§ **DOCUMENT SECTION**
But it wasn’t only artists, writers and poets who got caught up in Bali’s charm. People like Noel Coward and Charlie Chaplin also fell under its spell. It can be categorically said, it was Walter Spies who started it all. The romance of Bali began with him, but, fortunately, it didn’t end with him.

Walter Spies began the romance which eventually led to his doom. In the beginning he was mentor to many foreign artists, including Theo, even though Theo was not always in agreement with him. Theo was not in accord with Spies’ belief that the Balinese had to be taught how to paint. Theo felt differently, that foreign artists who came to Bali should learn and not teach. In respect for Spies, Theo kept his feeling to himself-until the very end. What eventually happened to Walter Spies was a terrible tragedy.

When Spies arrived in Bali he found a culture completely devoted to art; the notion of art for art’s sake was alien. The Balinese had no word for artist-painting, stone and wood carving, weaving, playing musical instruments, and, above all, dancing. Those things were what one did when not fishing or working in the rice fields.

It is an axiom of art history that the primitive movement had a profound influence on the emergence of modernism in twentieth-century Europe. As one of Spies biographers put it, “Spies had an uncanny affinity for the Balinese sensibility, and he thoroughly transformed the arts of the island in the fourteen years he lived there. The famous school of painting in Ubud, one of the principal attractions for people from every part of the world, was virtually his invention”. Perhaps but Theo did not agree.

Traditionally the Balinese considered painting to be among the lowest of the arts; such painting as was done before Spies came was comparatively unsophisticated, consisting mainly of astrological calendars and scenes from the wayang, the mythological shadow-puppet show popular throughout the archipelago. Painters were limited by convention and by the natural pigments, such as bone, soot, and day that were available to them.

Spies, later joined by the Dutch artist Rudolf Bonnet, introduced Balinese artists to the wider range of colors of Western painting, and to the variety of effects possible with ready-made brushes and canvas. There’s no question about it, according to Theo, they both, Spies and Bonnet, introduced Western techniques to Bali, like perspective, and to paint scenes from everyday life. Theo felt the two tampered with tradition.

§ **GIVEN DATA**
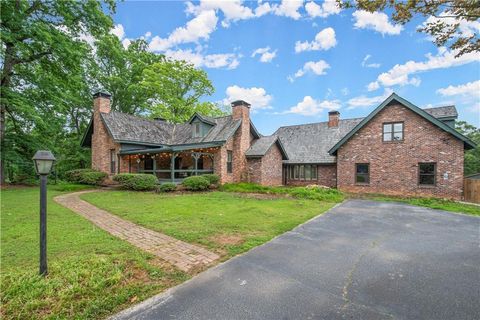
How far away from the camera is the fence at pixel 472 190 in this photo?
13.2 m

§ **WORK REQUIRED**
Please answer from the Walter Spies text: which Dutch artist later joined Spies in introducing Western painting to Balinese artists?

§ **THE SOLUTION**
Rudolf Bonnet